Cut-and-pasted collagelike bits of melody and coolly winded trumpets that pretend to be shakuhachi flutes. These things are part and parcel of all that Arve Henriksen surveys. It should be no surprise then to hear Norwegian composer and trumpeter Henriksen working with singer David Sylvian and percussionist/sampler Steve Jansen as he does within the craggy walls of Cartography.
Sylvian in particular has long been drawn to classically trained trumpeters, guys like Kenny Wheeler and Mark Isham who understand atmospheric synthetic arrangements with clunky nuances that are tastefully minimalist, mordantly askew and stoically cinematic. Henriksen is a man famous for his Japanese-inspired trumpet playing and avant-garde iciness when it comes to fashioning elegantly dreary melodies. These elements make him a perfect foil for Sylvian’s bassoon-like chatter and stilted emotional phrasings. There’s a forlorn mystical quality to all that the trumpeter achieves, whether it’s the big, gray, winded chill of “Before and Afterlife” or the scuffed textures throughout “Poverty and Its Opposite.” The unutterable grief found within Sylvian’s lyrics on “Thermal” can only be matched by the gracefulness of Henriksen’s melody. Sylvian’s participation is brief, sadly.
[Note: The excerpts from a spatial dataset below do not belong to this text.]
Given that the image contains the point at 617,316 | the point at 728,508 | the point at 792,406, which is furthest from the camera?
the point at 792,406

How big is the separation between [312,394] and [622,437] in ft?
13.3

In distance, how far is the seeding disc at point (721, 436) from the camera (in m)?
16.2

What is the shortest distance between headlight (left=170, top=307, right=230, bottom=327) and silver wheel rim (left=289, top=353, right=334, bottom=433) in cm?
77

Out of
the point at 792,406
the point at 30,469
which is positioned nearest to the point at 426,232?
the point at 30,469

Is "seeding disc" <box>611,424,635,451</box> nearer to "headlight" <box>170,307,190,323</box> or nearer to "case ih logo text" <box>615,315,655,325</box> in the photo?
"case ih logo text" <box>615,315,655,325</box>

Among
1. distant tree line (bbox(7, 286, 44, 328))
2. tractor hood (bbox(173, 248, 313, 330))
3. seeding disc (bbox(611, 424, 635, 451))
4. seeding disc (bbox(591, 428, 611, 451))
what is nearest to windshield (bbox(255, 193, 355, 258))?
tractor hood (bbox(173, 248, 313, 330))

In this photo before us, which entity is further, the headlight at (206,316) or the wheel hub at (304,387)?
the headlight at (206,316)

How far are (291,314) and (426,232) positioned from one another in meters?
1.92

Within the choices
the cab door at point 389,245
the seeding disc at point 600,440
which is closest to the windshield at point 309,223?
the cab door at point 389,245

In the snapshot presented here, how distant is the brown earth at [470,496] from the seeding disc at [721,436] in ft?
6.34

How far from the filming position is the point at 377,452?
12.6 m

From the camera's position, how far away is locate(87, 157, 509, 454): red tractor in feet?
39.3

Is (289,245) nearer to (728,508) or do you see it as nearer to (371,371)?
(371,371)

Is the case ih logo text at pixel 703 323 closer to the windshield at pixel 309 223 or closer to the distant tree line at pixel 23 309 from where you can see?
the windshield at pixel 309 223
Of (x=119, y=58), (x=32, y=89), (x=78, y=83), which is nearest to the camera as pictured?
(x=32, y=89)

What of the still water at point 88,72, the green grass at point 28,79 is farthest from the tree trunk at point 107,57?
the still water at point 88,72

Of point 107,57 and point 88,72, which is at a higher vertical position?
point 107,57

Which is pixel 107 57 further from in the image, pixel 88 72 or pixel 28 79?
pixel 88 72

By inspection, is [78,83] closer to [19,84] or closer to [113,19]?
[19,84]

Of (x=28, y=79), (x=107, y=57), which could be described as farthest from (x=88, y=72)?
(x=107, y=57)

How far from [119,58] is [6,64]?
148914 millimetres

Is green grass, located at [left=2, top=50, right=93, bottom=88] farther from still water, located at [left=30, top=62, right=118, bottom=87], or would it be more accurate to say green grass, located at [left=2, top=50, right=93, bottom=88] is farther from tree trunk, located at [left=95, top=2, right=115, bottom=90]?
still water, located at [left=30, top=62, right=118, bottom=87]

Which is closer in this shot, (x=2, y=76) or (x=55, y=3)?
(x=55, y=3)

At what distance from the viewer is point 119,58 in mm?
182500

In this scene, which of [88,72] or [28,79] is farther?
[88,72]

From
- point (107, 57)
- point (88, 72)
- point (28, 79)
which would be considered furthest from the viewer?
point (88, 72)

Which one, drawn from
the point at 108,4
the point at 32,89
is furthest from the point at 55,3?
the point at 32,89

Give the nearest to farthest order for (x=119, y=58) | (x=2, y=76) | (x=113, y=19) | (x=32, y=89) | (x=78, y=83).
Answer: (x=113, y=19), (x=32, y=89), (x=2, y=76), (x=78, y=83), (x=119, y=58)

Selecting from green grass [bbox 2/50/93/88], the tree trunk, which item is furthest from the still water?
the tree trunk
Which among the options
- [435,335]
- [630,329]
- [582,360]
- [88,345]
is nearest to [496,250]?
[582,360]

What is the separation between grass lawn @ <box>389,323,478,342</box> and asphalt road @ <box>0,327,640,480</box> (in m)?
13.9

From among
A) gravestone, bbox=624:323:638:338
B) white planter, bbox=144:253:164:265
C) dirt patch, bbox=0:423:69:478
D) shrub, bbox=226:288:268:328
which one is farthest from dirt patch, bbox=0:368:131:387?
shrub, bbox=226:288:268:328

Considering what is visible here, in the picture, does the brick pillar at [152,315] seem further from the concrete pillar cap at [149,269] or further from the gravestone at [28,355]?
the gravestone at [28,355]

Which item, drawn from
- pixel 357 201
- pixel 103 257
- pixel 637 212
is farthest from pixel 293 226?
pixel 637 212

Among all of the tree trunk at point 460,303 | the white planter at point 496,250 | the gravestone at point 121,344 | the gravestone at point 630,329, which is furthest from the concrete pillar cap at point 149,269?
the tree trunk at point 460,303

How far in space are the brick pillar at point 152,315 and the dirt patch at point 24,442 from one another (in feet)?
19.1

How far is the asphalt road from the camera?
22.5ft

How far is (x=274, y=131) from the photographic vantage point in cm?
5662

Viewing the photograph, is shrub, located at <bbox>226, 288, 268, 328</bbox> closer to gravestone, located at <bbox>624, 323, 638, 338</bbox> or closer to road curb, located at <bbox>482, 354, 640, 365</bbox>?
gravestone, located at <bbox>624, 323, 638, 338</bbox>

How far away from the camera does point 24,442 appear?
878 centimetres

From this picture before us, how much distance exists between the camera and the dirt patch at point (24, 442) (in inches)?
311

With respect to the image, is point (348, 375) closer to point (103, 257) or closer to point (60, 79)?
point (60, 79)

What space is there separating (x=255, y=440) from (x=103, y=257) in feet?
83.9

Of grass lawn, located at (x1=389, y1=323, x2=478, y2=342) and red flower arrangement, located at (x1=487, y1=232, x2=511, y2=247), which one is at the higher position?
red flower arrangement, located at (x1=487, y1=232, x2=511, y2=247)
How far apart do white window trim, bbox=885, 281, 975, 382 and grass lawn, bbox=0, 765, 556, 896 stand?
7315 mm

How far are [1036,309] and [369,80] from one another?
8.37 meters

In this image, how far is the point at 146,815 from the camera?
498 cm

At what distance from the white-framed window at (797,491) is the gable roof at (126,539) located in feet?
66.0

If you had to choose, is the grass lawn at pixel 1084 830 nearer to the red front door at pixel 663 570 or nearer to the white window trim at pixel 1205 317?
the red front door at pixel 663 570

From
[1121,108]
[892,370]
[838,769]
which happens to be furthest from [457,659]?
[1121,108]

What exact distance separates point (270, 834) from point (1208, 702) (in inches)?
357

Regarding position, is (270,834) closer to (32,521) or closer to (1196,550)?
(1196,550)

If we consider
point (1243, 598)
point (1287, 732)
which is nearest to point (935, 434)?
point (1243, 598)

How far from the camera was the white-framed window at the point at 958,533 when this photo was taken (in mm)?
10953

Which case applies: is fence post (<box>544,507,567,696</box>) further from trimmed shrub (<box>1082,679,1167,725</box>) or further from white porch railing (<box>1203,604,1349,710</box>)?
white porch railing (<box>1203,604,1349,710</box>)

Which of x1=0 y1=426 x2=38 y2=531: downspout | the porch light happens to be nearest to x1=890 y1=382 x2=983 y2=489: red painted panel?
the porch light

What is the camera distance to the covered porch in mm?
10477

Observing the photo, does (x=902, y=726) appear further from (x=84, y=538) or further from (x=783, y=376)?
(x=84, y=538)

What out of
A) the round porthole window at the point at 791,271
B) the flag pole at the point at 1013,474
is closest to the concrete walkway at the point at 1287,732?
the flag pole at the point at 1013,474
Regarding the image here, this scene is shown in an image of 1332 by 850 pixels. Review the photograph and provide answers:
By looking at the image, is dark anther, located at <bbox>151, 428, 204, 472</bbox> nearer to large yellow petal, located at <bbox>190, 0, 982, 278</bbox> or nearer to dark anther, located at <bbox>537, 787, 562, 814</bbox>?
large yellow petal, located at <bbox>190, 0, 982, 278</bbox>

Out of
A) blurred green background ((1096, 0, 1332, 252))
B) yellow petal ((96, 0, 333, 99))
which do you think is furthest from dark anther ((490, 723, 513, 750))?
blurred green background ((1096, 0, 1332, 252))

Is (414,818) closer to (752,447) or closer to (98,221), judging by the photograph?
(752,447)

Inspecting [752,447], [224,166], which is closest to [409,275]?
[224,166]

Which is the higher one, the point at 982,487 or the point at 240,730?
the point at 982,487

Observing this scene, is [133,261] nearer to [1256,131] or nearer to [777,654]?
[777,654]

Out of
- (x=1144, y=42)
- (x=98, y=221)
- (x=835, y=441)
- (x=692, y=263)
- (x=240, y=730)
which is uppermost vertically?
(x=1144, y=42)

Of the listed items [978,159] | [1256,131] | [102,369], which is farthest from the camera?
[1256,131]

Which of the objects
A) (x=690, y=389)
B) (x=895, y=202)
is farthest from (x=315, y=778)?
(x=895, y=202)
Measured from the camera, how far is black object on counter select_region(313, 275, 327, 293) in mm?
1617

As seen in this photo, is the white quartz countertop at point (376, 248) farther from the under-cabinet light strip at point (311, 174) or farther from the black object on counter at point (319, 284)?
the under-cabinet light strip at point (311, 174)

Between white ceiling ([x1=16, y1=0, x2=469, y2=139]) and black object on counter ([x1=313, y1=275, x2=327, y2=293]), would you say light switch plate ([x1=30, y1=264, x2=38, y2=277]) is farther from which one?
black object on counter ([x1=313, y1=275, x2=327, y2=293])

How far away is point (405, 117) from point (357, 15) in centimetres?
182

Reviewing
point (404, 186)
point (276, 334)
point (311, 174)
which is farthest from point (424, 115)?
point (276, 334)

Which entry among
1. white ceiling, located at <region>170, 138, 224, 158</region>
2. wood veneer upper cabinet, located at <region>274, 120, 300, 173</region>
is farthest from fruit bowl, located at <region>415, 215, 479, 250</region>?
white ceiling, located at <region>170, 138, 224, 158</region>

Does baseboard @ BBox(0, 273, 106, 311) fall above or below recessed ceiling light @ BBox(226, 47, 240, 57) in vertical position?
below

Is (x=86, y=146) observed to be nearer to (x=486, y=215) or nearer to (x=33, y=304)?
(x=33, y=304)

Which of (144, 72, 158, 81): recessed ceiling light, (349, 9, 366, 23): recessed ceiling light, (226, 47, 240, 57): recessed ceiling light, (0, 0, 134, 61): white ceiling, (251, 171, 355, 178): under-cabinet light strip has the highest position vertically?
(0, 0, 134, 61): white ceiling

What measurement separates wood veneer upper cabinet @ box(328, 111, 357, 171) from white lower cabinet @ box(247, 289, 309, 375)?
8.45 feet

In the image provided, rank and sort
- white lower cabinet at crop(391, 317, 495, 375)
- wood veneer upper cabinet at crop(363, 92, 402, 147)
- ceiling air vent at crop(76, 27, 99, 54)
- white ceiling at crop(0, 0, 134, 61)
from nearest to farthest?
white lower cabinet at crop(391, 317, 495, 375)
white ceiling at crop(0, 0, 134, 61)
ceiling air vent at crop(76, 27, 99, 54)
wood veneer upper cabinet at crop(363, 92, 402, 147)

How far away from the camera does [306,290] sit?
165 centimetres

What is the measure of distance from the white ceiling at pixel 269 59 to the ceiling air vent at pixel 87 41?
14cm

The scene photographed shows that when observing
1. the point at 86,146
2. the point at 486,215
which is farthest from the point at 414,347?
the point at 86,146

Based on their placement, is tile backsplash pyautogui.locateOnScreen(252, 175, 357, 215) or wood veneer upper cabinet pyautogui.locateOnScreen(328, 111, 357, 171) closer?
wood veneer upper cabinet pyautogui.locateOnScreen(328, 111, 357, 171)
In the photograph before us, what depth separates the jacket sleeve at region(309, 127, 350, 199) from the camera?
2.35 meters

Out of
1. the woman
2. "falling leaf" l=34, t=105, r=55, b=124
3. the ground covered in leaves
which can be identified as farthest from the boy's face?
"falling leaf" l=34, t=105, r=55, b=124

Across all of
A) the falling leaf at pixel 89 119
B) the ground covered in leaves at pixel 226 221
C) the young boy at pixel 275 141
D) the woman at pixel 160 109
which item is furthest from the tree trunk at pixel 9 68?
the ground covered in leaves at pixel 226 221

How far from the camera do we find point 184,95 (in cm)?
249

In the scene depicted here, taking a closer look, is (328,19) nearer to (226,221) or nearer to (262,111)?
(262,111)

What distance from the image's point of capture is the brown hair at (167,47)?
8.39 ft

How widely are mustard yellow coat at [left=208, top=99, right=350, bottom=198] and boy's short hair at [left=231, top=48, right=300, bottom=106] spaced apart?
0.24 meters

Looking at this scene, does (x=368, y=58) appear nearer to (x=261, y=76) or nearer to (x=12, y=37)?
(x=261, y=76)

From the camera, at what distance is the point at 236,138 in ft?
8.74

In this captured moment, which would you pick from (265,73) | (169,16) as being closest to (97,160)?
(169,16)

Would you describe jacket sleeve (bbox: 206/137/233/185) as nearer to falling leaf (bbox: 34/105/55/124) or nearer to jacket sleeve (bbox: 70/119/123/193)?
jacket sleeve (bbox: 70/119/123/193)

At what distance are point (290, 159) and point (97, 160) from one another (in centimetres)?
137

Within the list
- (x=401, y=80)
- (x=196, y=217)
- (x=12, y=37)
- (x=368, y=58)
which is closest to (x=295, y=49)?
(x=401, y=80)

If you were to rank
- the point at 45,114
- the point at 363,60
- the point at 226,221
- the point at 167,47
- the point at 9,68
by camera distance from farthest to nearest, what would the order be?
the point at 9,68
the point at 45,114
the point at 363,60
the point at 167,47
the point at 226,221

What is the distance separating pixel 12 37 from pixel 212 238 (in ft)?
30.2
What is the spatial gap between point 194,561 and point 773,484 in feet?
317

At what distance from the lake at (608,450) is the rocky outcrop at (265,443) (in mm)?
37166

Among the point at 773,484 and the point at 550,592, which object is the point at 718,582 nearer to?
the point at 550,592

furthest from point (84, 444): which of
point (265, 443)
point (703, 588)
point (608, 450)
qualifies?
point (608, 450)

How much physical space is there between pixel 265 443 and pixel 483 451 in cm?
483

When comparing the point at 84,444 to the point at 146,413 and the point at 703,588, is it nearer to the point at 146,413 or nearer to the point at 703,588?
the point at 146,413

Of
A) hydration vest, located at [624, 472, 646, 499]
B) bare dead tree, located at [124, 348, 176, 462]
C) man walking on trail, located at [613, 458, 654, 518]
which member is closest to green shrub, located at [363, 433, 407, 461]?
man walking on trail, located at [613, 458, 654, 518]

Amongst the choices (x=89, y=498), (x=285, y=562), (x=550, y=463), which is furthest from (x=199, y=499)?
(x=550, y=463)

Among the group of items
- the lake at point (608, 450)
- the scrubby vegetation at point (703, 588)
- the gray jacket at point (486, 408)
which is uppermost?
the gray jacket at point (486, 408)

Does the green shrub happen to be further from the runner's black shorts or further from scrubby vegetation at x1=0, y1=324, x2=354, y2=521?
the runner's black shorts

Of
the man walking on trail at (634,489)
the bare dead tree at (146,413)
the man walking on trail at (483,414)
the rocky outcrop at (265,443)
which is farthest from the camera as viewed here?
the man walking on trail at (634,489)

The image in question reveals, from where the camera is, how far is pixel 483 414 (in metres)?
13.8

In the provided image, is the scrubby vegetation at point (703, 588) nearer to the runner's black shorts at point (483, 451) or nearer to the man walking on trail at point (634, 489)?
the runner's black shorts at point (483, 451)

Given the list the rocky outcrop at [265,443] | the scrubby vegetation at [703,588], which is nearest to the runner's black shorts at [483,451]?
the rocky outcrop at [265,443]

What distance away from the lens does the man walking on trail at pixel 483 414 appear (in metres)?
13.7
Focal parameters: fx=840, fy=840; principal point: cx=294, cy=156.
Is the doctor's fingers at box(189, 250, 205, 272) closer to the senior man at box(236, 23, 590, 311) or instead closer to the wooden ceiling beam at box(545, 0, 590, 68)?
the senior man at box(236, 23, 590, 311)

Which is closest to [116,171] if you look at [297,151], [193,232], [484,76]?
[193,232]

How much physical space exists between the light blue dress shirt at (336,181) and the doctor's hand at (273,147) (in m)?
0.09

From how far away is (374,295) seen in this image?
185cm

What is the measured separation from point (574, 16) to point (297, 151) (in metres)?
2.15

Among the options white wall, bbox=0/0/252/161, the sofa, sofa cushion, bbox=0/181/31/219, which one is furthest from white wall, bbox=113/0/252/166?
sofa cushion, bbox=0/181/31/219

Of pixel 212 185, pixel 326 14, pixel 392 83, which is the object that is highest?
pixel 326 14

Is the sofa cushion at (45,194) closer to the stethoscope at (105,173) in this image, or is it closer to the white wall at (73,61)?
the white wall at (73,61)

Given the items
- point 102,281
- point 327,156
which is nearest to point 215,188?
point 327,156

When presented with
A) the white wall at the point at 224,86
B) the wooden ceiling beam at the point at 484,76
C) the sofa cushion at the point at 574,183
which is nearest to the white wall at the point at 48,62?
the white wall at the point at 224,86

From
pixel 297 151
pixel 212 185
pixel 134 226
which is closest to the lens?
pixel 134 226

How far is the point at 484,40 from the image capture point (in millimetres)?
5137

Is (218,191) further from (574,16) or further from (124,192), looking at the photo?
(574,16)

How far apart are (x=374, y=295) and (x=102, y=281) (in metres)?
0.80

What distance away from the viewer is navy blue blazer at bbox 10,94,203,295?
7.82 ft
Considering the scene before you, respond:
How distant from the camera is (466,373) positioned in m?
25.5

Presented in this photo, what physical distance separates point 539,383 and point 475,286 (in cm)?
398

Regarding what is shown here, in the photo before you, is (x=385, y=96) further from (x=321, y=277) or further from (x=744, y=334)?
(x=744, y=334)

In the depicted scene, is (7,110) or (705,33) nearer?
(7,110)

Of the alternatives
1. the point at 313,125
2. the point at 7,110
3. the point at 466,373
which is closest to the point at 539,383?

But Henriksen finds other distractions throughout: still-life whistles and drones, tight, snarling fragments of barely-there rhythms. Through these moments (e.g. “Ouija”) his trumpet’s spittle trickles and sprays a brand of beautiful Morse Code. By the time that same wet breathiness appears through the squiggling synth tricks of “Assembly,” it has squeaked its way into a full puckering kiss. No matter how chilly his song, Henriksen has found something dear and romantic within.